Jim Canfield Value Creation chart

There are many risks in each of these areas that can slow progress and reduce profitability, which is why risk reduction is such an important part of building a healthy business. Common risks include overreliance on the owner for decision-making and relationship management, tying a large percentage of revenue to a small number of customers, and weak financial controls.

Some of our data points to the positive impact of advanced preparation that uses the Value Creation Formula. Across the 77 transactions we completed between 2012 and 2024, 87% of companies that had first pursued intentional, strategic preparation centred on the four Formula elements secured a higher purchase price than predicted estimates from a third-party valuation tool.

What does it mean for you?

The Value Creation Formula’s power lies in its wide applicability — we’ve seen positive results with everything from SaaS firms to pet food suppliers to manufacturers. It’s just a matter of applying fixes to the circumstances of a particular business.

Below are a few ways that firms in various industries might take this approach to increasing growth.

Enhance team and operations with a dynamite CTO

In manufacturing and CPG, every efficiency gain can mean more units produced at less cost. Technology often provides solutions to efficiency problems that can’t be solved any other way.

A capable chief technology officer can support broader business goals by fostering innovative R&D and implementing policies for quick and cost-effective acquisition of tech. The downstream effects of filling this C-suite chair might include upscaled operations and increased profitability.

Improve financials, operations, and growth story by tracking metrics

To know whether you’re operating at peak efficiency, you need to measure the right indicators against a set of established benchmarks.

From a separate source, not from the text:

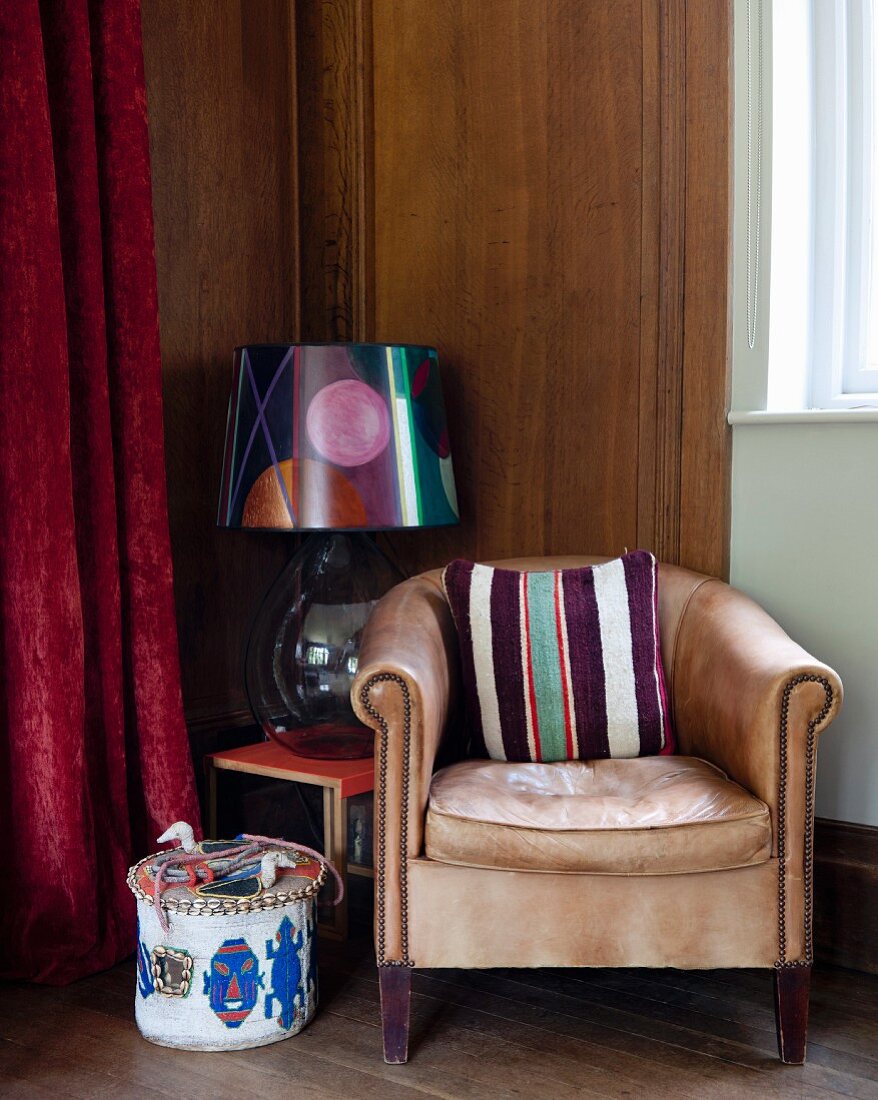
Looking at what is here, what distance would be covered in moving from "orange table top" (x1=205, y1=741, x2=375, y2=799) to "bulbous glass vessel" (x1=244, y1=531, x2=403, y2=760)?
0.04 meters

For example, SaaS leaders should ensure their companies track annual and monthly recurring revenue, churn rates, and the ratio between customer lifetime value and acquisition cost. These metrics can help chart operational effectiveness and financial health over time, which are key threads of a business’s growth story.

Data gathering and analysis are areas where technology can vastly improve both inputs and outputs — and investors love to see clean, credible data.

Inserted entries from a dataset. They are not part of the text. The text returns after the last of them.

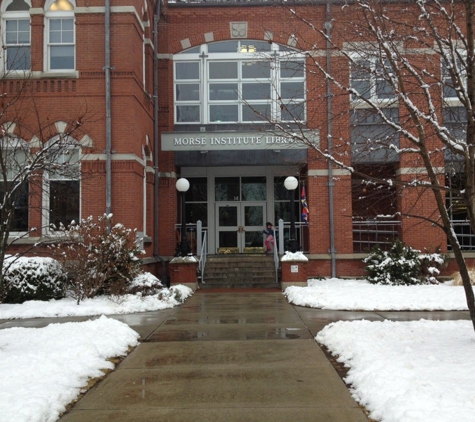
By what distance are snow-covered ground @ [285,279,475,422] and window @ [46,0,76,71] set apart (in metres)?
11.3

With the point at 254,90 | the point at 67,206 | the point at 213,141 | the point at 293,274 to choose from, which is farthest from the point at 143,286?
the point at 254,90

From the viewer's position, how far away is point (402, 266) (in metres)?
16.6

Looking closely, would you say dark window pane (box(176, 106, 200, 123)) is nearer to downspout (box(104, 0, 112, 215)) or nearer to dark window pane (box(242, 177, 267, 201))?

Strengthen financial controls

All companies can benefit from improved financial controls that reduce waste and decrease the chance of fraud. Important measures include monthly bank reconciliations, regular reviews of customer and vendor lists, and randomised audits of inventory and equipment at asset-heavy businesses.

Robust financial controls ensure that you get (and keep) what you pay for, and they reassure potential investors that you run a tight ship and quickly plug any leaks.

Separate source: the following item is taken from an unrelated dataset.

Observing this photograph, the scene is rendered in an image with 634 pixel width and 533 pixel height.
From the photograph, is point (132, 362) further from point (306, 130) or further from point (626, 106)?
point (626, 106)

Warming up the growth engine

I encourage you to look at your own business through the Value Creation Formula lens. Are there gaps in the leadership team you could fill to ease some burden at the top? Are there any steps in the production or development processes that feel like they take too long? Have you thought about telling your company’s story in terms designed to appeal to an investor?

You’ve built a revenue-generating business from the ground up. Now consider how you might turbocharge its growth and value!